#### POTONGAN TEKS
━━━

Selanjutnya aktingnya langsung berubah 180 derajat, dia terlibat dalam evakuasi korban-korban. Tapi aku tetap mencurigainya, mengingat dari awal kejadian jelas dia bukan orang yang berinisiatif baik.

Berikutnya kulihat dia membawa mobil salah satu temannya satu armada yang memang berada dibelakang kami dari awal hingga kecelakaan terjadi, isinya para korban yang akan dibawa kerumah sakit.

Beberapa penduduk dan penumpang dari mobil lain dibelakang kami mendekatiku, “bu, ngeri sekali kami lihat mobil kalian, asap banyak keluar dari sisi mobil, tampaknya karena gesekan kuat dan panjang di aspal, kalau sempat bahan bakarnya bensin kami rasa sudah meledak tadi mobil ibu”, lapor mereka. Dug, jantungku bagai merekah mendengarnya, sesuatu yang mengerikan terbayang dibenakku, bisa saja kami tadi terpanggang hidup-hidup jika memang itu yang terjadi. Ya Allah dengan kuasamu segala sesuatunya terjadi…..

Tak lama 2 polisipun datang, hatiku berbunga-bunga ingin segera bersaksi, selesai polisi keliling lokasi dan mencatat sesuatu di notesnya aku mendekati. “Pak saya salah satu penumpang yang selamat, saya ingin cerita kejadiannya karena saya mengetahui persis kejadiannya.”demikian aku dengan lugas berkata, tapi apa lacur si polisinya cuek aja, dia bahkan tak ingin menanya siapa namaku, gila!, tidak juga satupun masyarakat sekitar yang masih menonton ditanyai. Kok tidak seperti prosedur kerja di tempat kejadian seperti yang pernah kulihat baik dikejadian nyata maupun di film-film ya?. Pada akhirnya evakuasi dan membawa korban ke rumahsakit dilakukan secara pro-aktif oleh para supir dan penumpang mobil-mobil lain karena polisi bahkan tidak berinisiatif memanggil ambulan meskipun sudah kutanya juga.

Si polisipun bahkan juga tidak mendekati dan melihat sebagian korban yang masih diletakkan diteras salah satu rumah penduduk….sadis….(sadis 2)

Walau kecewa tapi saat tiu aku tidak mau terkuras energi untuk memprotes polisi-polisi keparat itu, pikirku waktu itu adalah mencoba membantu para korban.

Aku segera ikut salah satu mobil travel yang membawa korban ke rumah sakit.

━━━

#### BAHAN YANG DIBERIKAN
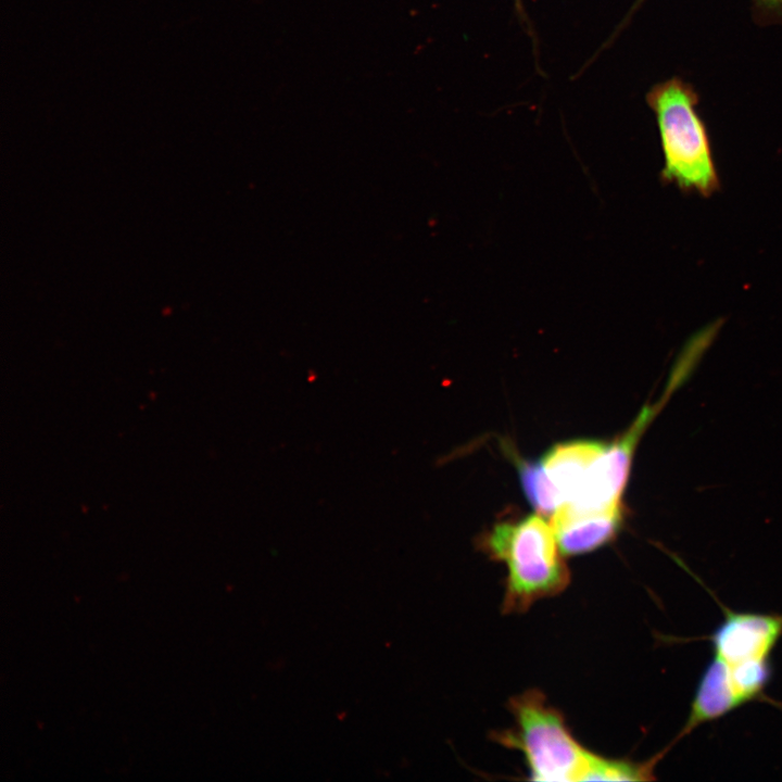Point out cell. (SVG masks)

━━━

#### PETUNJUK TUGAS
- A) Cetak bagian potongan teks, mulai dari "Tak lama 2 polisipun" sampai dengan "sudah kutanya juga.", sama persis dengan aslinya.
- B) Menurut potongan teks, siapa yang akhirnya mengevakuasi dan membawa korban ke rumah sakit?
- C) Apakah tiap pernyataan ini sesuai dengan potongan teks? Jawab ya atau tidak, lalu kutip kata-kata dari teks yang menentukannya.
(i) Polisi menanyakan nama penutur.
(ii) Dua polisi datang ke lokasi kejadian.
(iii) Penutur ikut salah satu mobil travel yang membawa korban ke rumah sakit.
Data ini adalah bahan tersendiri yang terpisah dari potongan teks.

#### JAWABAN LATIHAN
- A)
Tak lama 2 polisipun datang, hatiku berbunga-bunga ingin segera bersaksi, selesai polisi keliling lokasi dan mencatat sesuatu di notesnya aku mendekati. “Pak saya salah satu penumpang yang selamat, saya ingin cerita kejadiannya karena saya mengetahui persis kejadiannya.”demikian aku dengan lugas berkata, tapi apa lacur si polisinya cuek aja, dia bahkan tak ingin menanya siapa namaku, gila!, tidak juga satupun masyarakat sekitar yang masih menonton ditanyai. Kok tidak seperti prosedur kerja di tempat kejadian seperti yang pernah kulihat baik dikejadian nyata maupun di film-film ya?. Pada akhirnya evakuasi dan membawa korban ke rumahsakit dilakukan secara pro-aktif oleh para supir dan penumpang mobil-mobil lain karena polisi bahkan tidak berinisiatif memanggil ambulan meskipun sudah kutanya juga.

- B) Para supir dan penumpang mobil-mobil lain.

- C)
(i) Tidak: "dia bahkan tak ingin menanya siapa namaku"
(ii) Ya: "Tak lama 2 polisipun datang"
(iii) Ya: "Aku segera ikut salah satu mobil travel yang membawa korban ke rumah sakit."